Earlier that afternoon, the afternoon I got together with Tony, my friend Andrew the Protestor and I went downtown to protest a visit by the President. I felt that Bush was blindly supporting the World Bank and, to some degree, felt the administration was responsible for what was happening in Argentina. Andrew and I made signs and showed up a few hours early. Thousands of people had already gathered, most of them protesting our policy toward Iraq. Andrew and I took pictures of ourselves in front of the cops, loads of cops, all in riot gear like storm troopers from Star Wars.

Andrew’s sign said “Stop America’s Terrorism” – he spelled terrorism wrong. I felt empowered in the sea of people, most of whom were also carrying signs and chanting against corporations who were making slaves of Third World labor; and the Republican Party, who gives those corporations so much power and freedom. I felt so far from my upbringing, from my narrow former self, the me who was taught that the Republicans give a crap about the cause of Christ. I felt a long way from the pre-me, the pawn-Christian who was a Republican because my family was Republican, not because I had prayed and asked God to enlighten me about issues concerning the entire world rather than just America.

When the president finally showed, things got heated. The police mounted horses and charged them into the crowd to push us back. We shouted, in unison, that a horse is not a weapon, but they didn’t listen. The president’s limo turned the corner so quickly I thought he might come tumbling out, and his car was followed by a caravan of shiny black vans and Suburbans. They shuttled him around to a back door where we watched through a chain-link fence as he stepped out of his limousine, shook hands with dignitaries, and entered the building amid a swarm of secret service agents. I was holding my sign very high in case he looked our way.

The president gave his speech inside the hotel and left through a side door, and they whisked him away before we could shake hands and explain our concerns. When we were done, I started wondering if we had accomplished anything. I started wondering whether we could actually change the world. I mean, of course we could – we could change our buying habits, elect socially conscious representatives and that sort of thing, but I honestly don’t believe we will be solving the greater human conflict with our efforts. The problem is not a certain type of legislation or even a certain politician; the problem is the same that it has always been.

I am the problem.

I think every conscious person, every person who is awake to the functioning principles within his reality, has a moment where he stops blaming the problems in the world on group think, on humanity and authority, and starts to face himself. I hate this more than anything. This is the hardest principle within Christian spirituality for me to deal with. The problem is not out there; the problem is the needy beast of a thing that lives in my chest.

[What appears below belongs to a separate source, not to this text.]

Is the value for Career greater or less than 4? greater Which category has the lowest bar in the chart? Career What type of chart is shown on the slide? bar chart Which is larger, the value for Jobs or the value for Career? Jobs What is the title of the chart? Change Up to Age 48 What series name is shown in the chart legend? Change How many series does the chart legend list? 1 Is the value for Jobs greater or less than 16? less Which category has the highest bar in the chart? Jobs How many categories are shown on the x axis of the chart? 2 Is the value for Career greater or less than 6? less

The thing I realized on the day we protested, on the day I had beers with Tony, was that it did me no good to protest America’s responsibility in global poverty when I wasn’t even giving money to my church, which has a terrific homeless ministry. I started feeling very much like a hypocrite.

More than my questions about the efficacy of social action were my questions about my own motives. Do I want social justice for the oppressed, or do I just want to be known as a socially active person? I spend 95 percent of my time thinking about myself anyway. I don’t have to watch the evening news to see that the world is bad, I only have to look at myself. I am not browbeating myself here; I am only saying that true change, true live-giving, God-honoring change would have to start with the individual. I was the very problem I had been protesting. I wanted to make a sign that read “I AM THE PROBLEM!”

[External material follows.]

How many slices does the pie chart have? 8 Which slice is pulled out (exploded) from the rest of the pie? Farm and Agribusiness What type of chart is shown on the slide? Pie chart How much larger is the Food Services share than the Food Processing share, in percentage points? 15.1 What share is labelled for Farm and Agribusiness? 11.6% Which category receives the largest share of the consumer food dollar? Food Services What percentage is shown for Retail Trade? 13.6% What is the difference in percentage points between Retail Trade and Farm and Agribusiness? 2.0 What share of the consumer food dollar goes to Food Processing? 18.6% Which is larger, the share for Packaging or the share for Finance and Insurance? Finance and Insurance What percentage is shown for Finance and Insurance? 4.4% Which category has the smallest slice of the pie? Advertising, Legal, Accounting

That night, after Tony and I talked, I rode my motorcycle up to Mount Tabor, this dormant volcano just east of the Hawthorne District. There is a place near the top where you can sit and look at the city at night, smoldering like coals and ashes beneath the evergreens, laid out like jewels under the moon. It is really something beautiful. I went there to try to get my head around this idea, this idea that the problem in the universe lives within me. I can’t think of anything more progressive than the embrace of this fundamental idea.